In this new blog we present a new chapter from GSSI Academy. It is a basic introduction to some of the key concepts of ground penetrating radar. To begin, we discuss the importance of the dielectric constant and methods to determine the right dielectric. Just as Ground Penetrating Radar is also known as GPR, Georadar, and ground probing radar, the term dielectric constant can also be known as velocity and medium type, depending on specific GPR manufacturers.
GPR Theory: Understanding the Dielectric Constant:
GPR works by transmitting and receiving a high frequency electromagnetic wave through the ground, whether it’s soil, concrete, gravel, or other material. Radar waves travel at different velocities depending on what material it’s traveling through; anything ‘different’ that it interacts with will produce a reflection, to be received by the GPR device. Upon receiving the reflection, a GPR device will take note of the amount of time it takes for the signal to return and the strength of that reflection. The system will take these two pieces of information and convert them into a depth reading; in order to do so, they must be programmed with what’s known as the dielectric constant. This constant describes the speed at which electromagnetic waves move through a particular material.

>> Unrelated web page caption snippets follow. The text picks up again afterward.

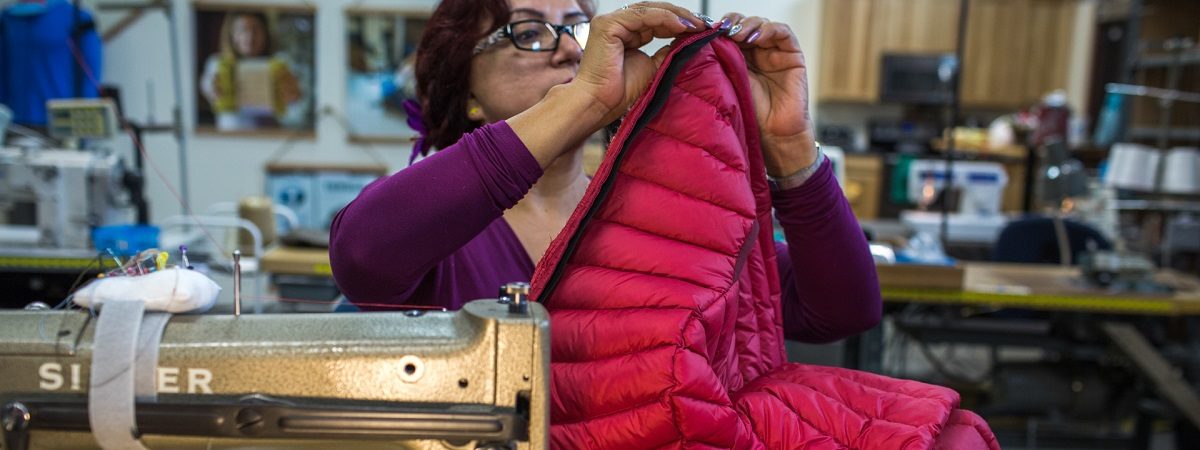 A woman sits at a sewing machine repairing a bright pink puffy jacket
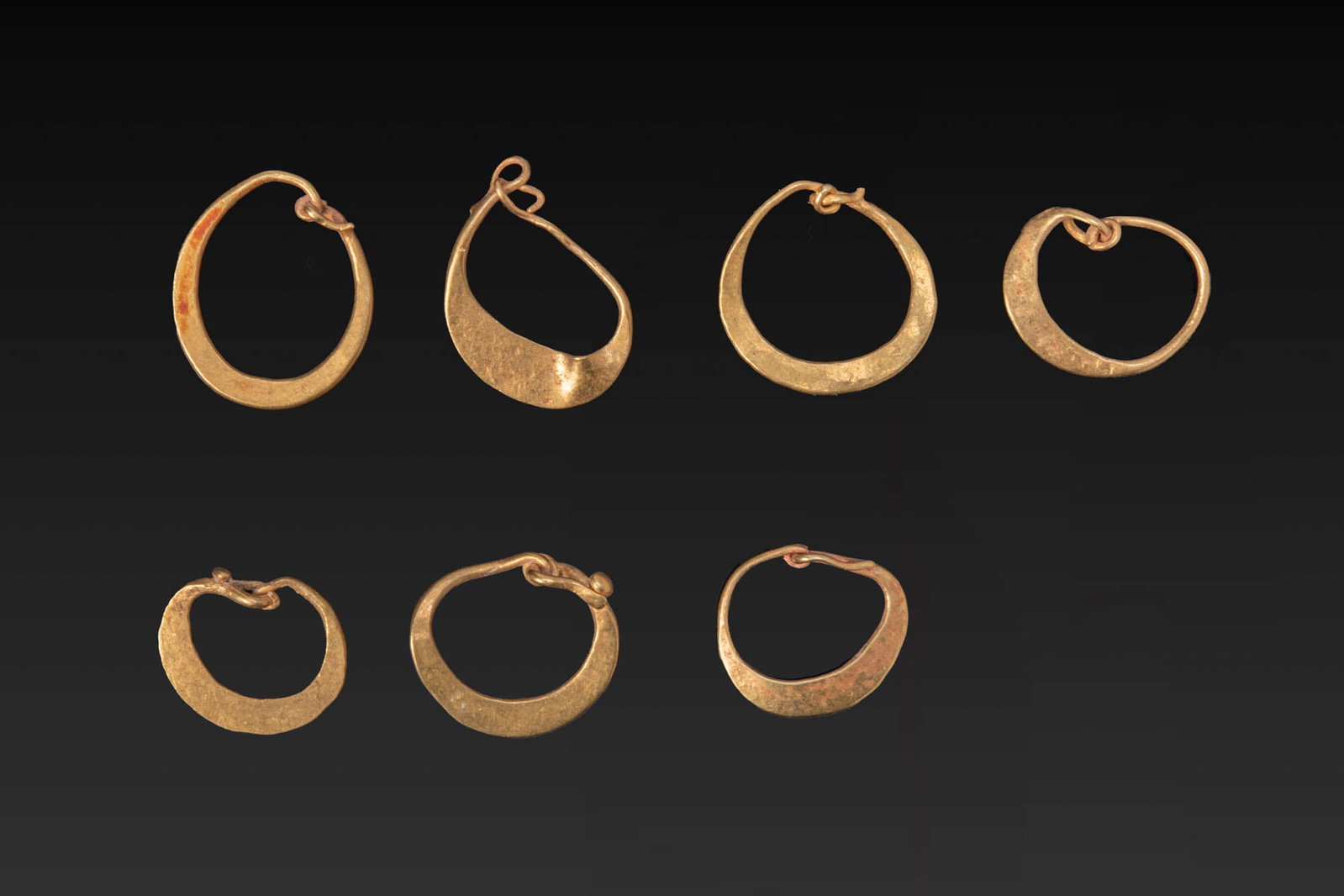 COLLECTION OF ROMAN GOLD EARRINGS: Ca. AD 1 - 300. A collection of seven gold earrings, each a flat hoop of tapering profile with overlapping terminals. Size: 12-14mm x 10-11mm; Weight: 4g Provenance: From a London private collection; 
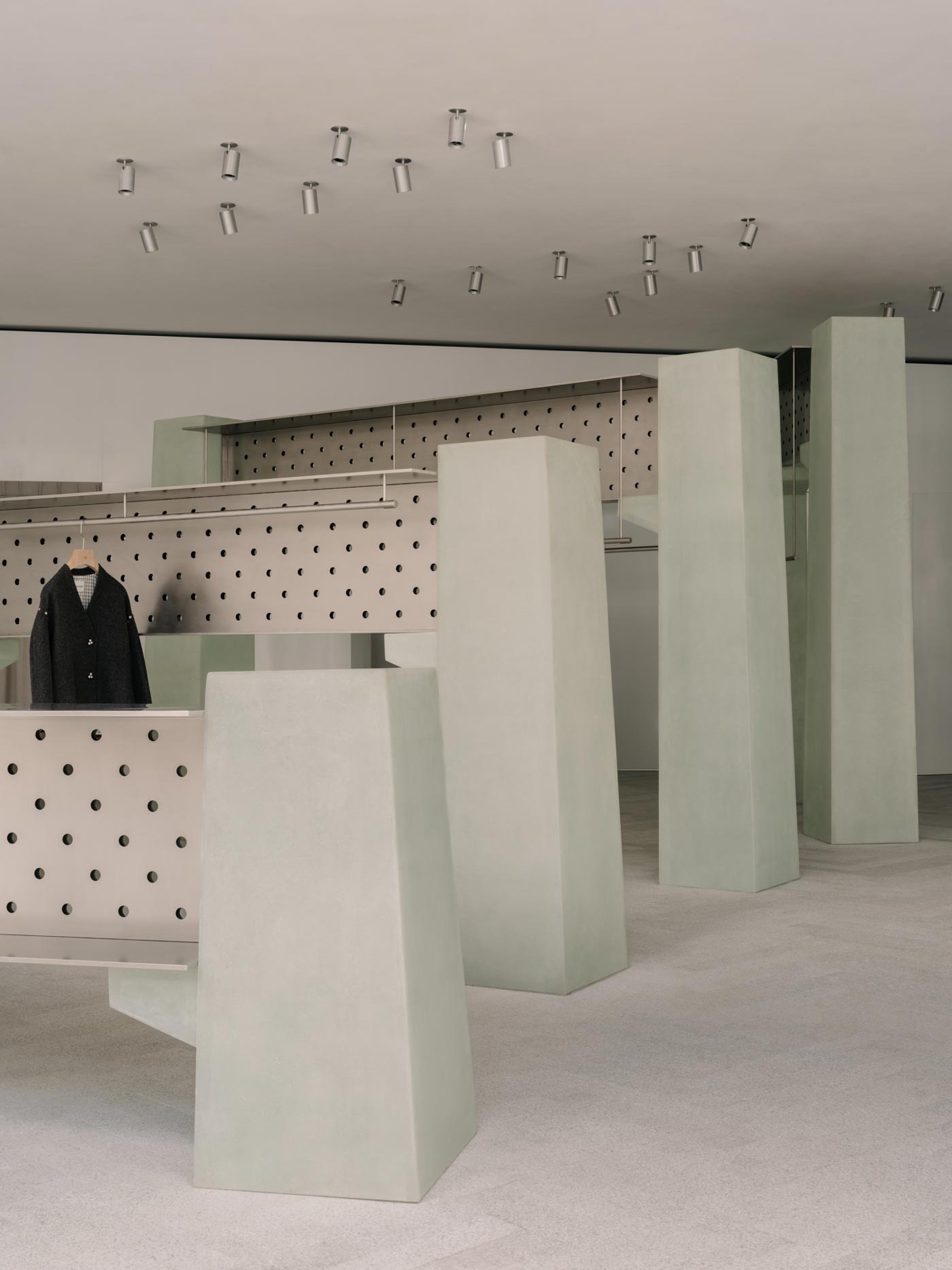 Sculptural display structures and perforated metal panels inside the sage flagship store in Shenzhen, Urban Dockyard concept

The Importance of the Dielectric Constant:
The dielectric constant is critically important to getting accurate depth readings with GPR systems. Dielectric constants, also known as relative dielectric permittivity, are measured on a scale of 1 to 81, where 1 is the dielectric constant for air (through which radar waves travel most quickly) and 81 the constant for water (through which radar waves travel most slowly). Metallic objects exist outside the scale, since radar waves cannot penetrate them at all; they are described as having an infinite dielectric constant.
In order to convert the variable that is produced by a radar reading – time – into the desired product of the reading – depth – GPR systems must be accurately programmed with the correct dielectric constant for the ground material in question. This enables GPR systems to produce meaningful depth readings, instead of timed reflection readings; these time reflection readings are transformed in an equation with the proper dielectric constant. As a result, depth readings from GPR systems are only as accurate as the dielectric constant with which they are programmed for each particular ground material. There are three key methods for determining an accurate dielectric constant, each with their own benefits and drawbacks.
Methods of Determining the Dielectric Constant:
One way of determining the dielectric constant is by utilizing a published reference, available from GSSI in manuals and products documentation, as well as online. Using a published reference is the quickest and easiest way to obtain a dielectric constant because it doesn’t require field analysis if ground material type is known. It’s not the most accurate, though, because published references are averages and not site specific.
A more accurate way to determine the constant can be with utilizing a method known as migration, or hyperbola fitting. Hyperbola fitting relies on data gathered from pipe-like targets in the ground; individual GPR units are capable of calculating dielectric constants for different soils simply by fitting a hyperbola tool to hyperbola data gathered in real-time from one of these pipe-like targets. This is the most consistent way to determine the dielectric constant in the field.
The final method for determining the dielectric constant is through what’s known as ground truth. In this case, a GPR unit is positioned over something for which the actual depth is known; by programming the unit with this known depth (known from a prior dig or a chart), the unit can calculate the dielectric constant and effectively gauge depths for other objects in the field.